Patrick Palmer ist bei Adobe als Senior Product Manager Editing verantwortlich für die Entwicklung von Softwares wie Premiere Pro, Media Encoder und Prelude. Diese Position mit globaler Verantwortung nimmt er zu großen Teilen vom Home-Office aus wahr.

Adobe, Patrick Palmer
Patrick Palmer ist als Senior Product Manager Editing für ein global verteiltes, internationales Team verantwortlich.

Man fährt schon eine ganze Weile durch ländliches Gebiet, bis man dort hin gelangt, wo Patrick Palmer in seinem Homeoffice arbeitet — in einem Dorf mit knapp 500 Einwohnern im Umland von München. Und obwohl Palmer relativ wenig Besuch aus seinem Arbeitsumfeld hier persönlich und physisch begrüßt, hat er doch fast jeden Tag Gesprächspartner aus der halben Welt zu Gast. Er trägt die Führungsverantwortung für ein internationales Team, das die Entwicklung von Softwares wie Premiere Pro, Media Encoder und Prelude vorantreibt.

Letztlich sei es fast egal von wo aus er arbeite, sagt Patrick Palmer. Aber dass Adobe es einem Mitarbeiter, der an einer so zentralen Schaltstelle arbeitet, ermöglicht, das überwiegend vom Homeoffice aus zu tun, ist zumindest hierzulande doch eher ungewöhnlich — und sagt einiges über das Verständnis des Software-Unternehmens von der Arbeitswelt.

Homeoffice und kreativer Arbeitsplatz: Patrick Palmer verfügt neben seinem Verständnis für Software unter anderem auch über musische Fähigkeiten, darunter eine musikalische Begabung — weshalb sein Büro ein bisschen wie ein Tonstudio aussieht.

film-tv-video.de hat mit Patrick Palmer darüber gesprochen, wie man es schafft, Markttrends frühzeitig zu erkennen, die Anforderungen der Regionen richtig zu gewichten und die Software insgesamt besser zu machen.

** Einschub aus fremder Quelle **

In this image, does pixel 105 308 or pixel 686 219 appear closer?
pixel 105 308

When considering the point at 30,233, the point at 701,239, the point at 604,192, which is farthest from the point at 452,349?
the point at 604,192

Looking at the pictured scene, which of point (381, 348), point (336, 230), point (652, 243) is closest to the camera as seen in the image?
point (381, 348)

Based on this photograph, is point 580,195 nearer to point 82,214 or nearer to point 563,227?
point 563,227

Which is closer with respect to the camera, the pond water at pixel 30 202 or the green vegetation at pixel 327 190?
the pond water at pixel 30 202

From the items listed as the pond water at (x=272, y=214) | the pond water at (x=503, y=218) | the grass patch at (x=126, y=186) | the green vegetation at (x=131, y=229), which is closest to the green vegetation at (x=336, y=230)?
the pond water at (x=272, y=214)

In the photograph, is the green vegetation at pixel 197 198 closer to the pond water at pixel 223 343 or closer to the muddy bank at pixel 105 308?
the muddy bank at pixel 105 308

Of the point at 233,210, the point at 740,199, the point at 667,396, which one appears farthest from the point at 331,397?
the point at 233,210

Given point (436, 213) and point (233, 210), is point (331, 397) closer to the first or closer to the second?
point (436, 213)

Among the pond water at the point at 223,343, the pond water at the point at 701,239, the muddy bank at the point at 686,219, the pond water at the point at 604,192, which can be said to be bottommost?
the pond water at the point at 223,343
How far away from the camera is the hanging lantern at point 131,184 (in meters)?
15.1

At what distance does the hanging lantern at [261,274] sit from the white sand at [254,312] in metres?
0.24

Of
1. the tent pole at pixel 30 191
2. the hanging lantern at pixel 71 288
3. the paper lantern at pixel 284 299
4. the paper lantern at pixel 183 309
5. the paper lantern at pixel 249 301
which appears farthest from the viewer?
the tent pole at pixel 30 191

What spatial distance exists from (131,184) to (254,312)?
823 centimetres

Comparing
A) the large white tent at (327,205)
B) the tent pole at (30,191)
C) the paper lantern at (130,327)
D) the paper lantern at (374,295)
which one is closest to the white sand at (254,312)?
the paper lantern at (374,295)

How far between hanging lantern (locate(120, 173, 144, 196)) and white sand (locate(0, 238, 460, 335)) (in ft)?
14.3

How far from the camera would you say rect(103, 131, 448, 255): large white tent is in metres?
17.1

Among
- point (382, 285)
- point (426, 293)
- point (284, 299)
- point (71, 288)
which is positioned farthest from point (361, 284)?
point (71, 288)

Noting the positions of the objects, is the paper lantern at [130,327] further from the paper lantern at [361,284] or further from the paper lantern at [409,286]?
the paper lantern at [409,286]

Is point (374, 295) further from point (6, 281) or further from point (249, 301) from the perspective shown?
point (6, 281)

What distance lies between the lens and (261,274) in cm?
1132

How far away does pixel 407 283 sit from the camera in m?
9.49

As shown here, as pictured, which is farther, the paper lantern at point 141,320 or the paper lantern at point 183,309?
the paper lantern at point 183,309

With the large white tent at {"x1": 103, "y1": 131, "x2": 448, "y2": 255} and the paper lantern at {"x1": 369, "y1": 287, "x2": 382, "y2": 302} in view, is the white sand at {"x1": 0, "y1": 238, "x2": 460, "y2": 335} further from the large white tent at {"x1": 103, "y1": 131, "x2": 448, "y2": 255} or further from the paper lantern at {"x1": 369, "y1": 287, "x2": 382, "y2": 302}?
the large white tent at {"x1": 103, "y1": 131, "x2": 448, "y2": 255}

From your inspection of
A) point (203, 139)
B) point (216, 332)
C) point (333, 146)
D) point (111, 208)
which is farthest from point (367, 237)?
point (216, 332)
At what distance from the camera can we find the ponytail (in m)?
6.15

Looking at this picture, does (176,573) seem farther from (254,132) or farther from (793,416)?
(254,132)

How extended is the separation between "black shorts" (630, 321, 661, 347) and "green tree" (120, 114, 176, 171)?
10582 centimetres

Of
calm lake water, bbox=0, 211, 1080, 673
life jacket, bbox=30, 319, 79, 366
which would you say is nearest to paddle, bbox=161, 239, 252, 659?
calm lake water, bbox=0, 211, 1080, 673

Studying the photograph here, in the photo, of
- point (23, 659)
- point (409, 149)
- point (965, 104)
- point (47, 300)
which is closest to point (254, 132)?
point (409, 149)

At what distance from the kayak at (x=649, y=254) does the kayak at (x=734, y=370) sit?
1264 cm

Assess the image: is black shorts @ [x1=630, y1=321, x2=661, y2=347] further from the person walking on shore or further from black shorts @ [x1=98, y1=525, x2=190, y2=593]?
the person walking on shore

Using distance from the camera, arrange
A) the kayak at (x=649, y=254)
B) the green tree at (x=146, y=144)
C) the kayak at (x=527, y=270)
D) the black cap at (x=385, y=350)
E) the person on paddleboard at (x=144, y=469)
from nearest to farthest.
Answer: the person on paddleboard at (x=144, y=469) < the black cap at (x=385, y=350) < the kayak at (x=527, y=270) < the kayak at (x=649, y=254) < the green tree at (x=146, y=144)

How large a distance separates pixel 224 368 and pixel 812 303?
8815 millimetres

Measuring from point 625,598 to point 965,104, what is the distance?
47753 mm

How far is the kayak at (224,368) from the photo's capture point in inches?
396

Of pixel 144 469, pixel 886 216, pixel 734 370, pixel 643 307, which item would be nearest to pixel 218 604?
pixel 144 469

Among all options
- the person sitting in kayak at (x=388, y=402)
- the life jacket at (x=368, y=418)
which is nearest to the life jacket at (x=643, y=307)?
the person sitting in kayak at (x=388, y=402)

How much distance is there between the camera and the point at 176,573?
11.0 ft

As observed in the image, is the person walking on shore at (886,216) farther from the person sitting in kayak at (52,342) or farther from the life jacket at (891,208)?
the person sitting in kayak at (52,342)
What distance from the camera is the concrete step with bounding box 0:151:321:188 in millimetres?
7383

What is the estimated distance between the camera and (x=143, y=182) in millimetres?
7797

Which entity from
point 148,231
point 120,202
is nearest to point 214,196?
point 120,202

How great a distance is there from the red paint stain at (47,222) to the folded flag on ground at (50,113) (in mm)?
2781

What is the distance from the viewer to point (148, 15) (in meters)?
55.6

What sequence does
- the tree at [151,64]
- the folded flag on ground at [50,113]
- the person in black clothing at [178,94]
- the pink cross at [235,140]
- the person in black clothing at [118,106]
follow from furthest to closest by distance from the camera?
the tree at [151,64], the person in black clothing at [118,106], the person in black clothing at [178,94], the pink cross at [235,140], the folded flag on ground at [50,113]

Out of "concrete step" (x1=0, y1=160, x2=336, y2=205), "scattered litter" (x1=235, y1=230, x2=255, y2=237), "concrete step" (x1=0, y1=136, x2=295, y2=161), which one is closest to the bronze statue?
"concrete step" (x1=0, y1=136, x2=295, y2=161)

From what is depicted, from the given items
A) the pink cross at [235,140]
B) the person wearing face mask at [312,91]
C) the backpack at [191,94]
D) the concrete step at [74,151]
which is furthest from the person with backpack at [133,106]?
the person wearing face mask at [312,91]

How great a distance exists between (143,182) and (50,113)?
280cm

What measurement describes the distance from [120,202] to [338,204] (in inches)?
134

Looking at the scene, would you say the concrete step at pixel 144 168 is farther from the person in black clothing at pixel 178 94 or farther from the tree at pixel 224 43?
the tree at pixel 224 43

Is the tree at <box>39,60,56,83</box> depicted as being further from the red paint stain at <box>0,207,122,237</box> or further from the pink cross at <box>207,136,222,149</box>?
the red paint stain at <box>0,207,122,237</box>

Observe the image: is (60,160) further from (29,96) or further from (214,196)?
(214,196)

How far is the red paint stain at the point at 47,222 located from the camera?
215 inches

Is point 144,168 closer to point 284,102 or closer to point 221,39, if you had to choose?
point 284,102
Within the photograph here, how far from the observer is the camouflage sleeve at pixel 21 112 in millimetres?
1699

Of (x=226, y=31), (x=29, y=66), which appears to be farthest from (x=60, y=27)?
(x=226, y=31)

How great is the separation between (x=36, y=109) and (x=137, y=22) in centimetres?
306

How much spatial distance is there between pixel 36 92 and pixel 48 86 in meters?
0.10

Patrick Palmer kann so schnell nichts aus der Ruhe bringen. Er ist offen, positiv und meistens gut gelaunt. Lauter Eigenschaften, die ihm in seiner Position als Senior Product Manager Editing durchaus hilfreich sind: Denn Palmer sitzt an der Schnittstelle zwischen den Endkunden, den Programmierern und den BWL-Leuten im Unternehmen. Seine Aufgabe ist es, zwischen diesen unterschiedlichen Lagern die richtige Balance zu finden, ganz unterschiedliche Wünsche auszutarieren und die Softwares für die er verantwortlich ist, weiter zu entwicklen und in die richtige Richtung zu steuern. »Es geht darum, die Balance in den Produkten zu finden, die den maximalen Nutzen für die Anwender bringt.«

Adobe, Patrick Palmer
Patrick Palmer: »Die Verbesserung der Workflows steht stets an erster Stelle.«

Die Software-Entwicklung zu lenken, ist dabei nicht immer ganz einfach, denn je nach Region unterscheiden sich die Anforderungen durchaus, und es gilt, aus der Fülle an Einflüssen und Rückmeldungen das heraus zu destillieren, was möglichst viele Endkunden positiv werten. »Dabei steht für mich letztlich die Verbesserung der Workflows stets an erster Stelle«, erläutert Palmer, »denn das ist es, was die Arbeit des Einzelnen verbessert. Es geht mir viel mehr darum, als um einzelne Features — wenngleich man natürlich auch einzelne Features braucht, die herausstechen, die die Anwender begeistern und den Unterschied zur Konkurrenz verdeutlichen.«

Austauschen, vernetzen, kommunizieren

Wie kann man Markttrends aufspüren und Nutzerwünsche frühzeitig aufgreifen, sodass sie in die Entwicklung einfließen können? Das ist keine einfache Aufgabe, denn ähnlich wie ein großer Autobauer, braucht ein Unternehmen wie Adobe eine gewisse Vorlaufzeit, wenn die Programmierung in die eine oder andere Richtung gelenkt werden soll.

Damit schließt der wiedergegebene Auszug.